Me deslizo en los laberintos del caracol tricuspídeo, tallado en el hueso indecente de las bestias duras, pedestres y morentes, que se arrastran intransigentes al sonar de las velas grises, con ruidos comestibles, con ojos que salen volando por la chimenea al apagarse el humo empedrado.
Cicatrizo compulsivamente tu nombre apaciguado en los muslos de mi brand new lover, con la inercia de mis manos escribanas que aún palpitan tu respiro estrepitoso, mientras mis piernas vanas, destiladas en jugosas yagas, asemejan el laberinto por el que me deslizo al saborear tus licores. Aún me queda en la boca el sabor amargo de la tentación de tus veredas, de tus lampiños altibajos que se escondían bajo las escamas de mis lagartíjicos tegumentos.
Aún estoy aquí parado observando la espiral del tiempo retorcerse majadera a mis destellos, rasguñando con las uñas mutiladas tu imagen efervescente.
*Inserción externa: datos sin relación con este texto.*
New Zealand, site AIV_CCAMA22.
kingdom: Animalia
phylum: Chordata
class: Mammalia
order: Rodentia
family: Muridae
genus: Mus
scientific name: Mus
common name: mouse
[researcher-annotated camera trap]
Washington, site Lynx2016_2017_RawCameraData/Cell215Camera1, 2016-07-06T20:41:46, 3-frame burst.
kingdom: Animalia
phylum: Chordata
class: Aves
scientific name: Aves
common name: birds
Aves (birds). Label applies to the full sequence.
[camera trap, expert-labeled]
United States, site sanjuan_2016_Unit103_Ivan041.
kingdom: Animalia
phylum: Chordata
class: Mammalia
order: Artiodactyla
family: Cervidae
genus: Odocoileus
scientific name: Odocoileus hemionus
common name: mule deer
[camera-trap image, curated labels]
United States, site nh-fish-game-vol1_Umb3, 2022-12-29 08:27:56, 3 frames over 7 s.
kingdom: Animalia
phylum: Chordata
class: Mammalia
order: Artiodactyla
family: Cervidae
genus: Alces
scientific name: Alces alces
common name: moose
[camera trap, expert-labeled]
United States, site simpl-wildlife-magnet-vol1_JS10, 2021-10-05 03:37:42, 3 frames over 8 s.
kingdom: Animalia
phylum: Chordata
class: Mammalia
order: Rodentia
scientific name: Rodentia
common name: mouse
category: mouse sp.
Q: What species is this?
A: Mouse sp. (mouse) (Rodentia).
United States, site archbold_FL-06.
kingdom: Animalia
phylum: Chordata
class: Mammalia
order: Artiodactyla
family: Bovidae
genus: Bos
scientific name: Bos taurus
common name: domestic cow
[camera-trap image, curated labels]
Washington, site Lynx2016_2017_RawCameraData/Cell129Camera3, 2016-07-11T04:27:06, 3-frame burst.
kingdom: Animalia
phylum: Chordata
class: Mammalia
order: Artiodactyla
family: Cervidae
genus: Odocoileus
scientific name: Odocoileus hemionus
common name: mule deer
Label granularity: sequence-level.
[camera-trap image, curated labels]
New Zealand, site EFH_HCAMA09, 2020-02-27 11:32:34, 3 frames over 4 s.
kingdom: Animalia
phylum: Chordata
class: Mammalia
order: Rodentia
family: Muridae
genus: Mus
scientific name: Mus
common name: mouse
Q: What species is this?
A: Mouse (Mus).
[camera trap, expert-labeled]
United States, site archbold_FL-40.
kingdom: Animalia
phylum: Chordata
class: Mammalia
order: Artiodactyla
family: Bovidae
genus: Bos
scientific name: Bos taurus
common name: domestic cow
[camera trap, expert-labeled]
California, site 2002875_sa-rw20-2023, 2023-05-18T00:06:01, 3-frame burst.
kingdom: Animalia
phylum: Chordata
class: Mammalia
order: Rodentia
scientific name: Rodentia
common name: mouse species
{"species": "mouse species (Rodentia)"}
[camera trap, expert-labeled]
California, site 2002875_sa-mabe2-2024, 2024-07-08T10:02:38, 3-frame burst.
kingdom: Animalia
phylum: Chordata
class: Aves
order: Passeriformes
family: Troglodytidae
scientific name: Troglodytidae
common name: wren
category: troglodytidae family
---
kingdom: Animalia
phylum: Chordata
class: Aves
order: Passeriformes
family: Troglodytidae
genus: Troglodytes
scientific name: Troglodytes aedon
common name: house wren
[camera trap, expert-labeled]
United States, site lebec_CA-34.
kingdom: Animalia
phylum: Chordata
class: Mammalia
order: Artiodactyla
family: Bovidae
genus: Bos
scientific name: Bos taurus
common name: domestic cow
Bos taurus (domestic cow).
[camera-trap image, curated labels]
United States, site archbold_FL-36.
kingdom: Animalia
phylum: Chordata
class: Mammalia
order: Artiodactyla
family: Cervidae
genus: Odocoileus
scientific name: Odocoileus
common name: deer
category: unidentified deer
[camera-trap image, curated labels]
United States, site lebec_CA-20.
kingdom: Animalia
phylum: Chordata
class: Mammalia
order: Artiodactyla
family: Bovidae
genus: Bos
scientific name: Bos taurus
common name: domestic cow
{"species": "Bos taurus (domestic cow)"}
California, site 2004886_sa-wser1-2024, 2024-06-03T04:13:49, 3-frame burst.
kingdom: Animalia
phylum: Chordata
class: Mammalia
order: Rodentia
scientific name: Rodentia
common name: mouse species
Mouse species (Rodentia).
No quería quedarme destruido a la espera de un ayer que ya se había ido; quería seguir coloreando en tu cuerpo desnudo miles de acertijos e inventar estrellas e historias en tu piel queloide, pintarte un río en el abdomen para ahogarme en él hasta lo más profundo de tus entrañas carcomidas.
Ya no pertenezco a la historia interminable, tuve que salir huyendo para no ser alcanzado por el sol de oriente que jamás desciende de su turbio cielo; así de paralizado me tenían tus ojos abismales, el zig-zag de tus labios, la circunferencia de tus muslos temblorosos, tu sexo húmedo, la siniestra complejidad de tu teatral desnudez.
No puedo, ni aunque pretenda sentirlo, decir que respiro sin el tacto de tus manos.
Lo bueno es que me han dicho que es posible vivir con un soplo menos en el corazón.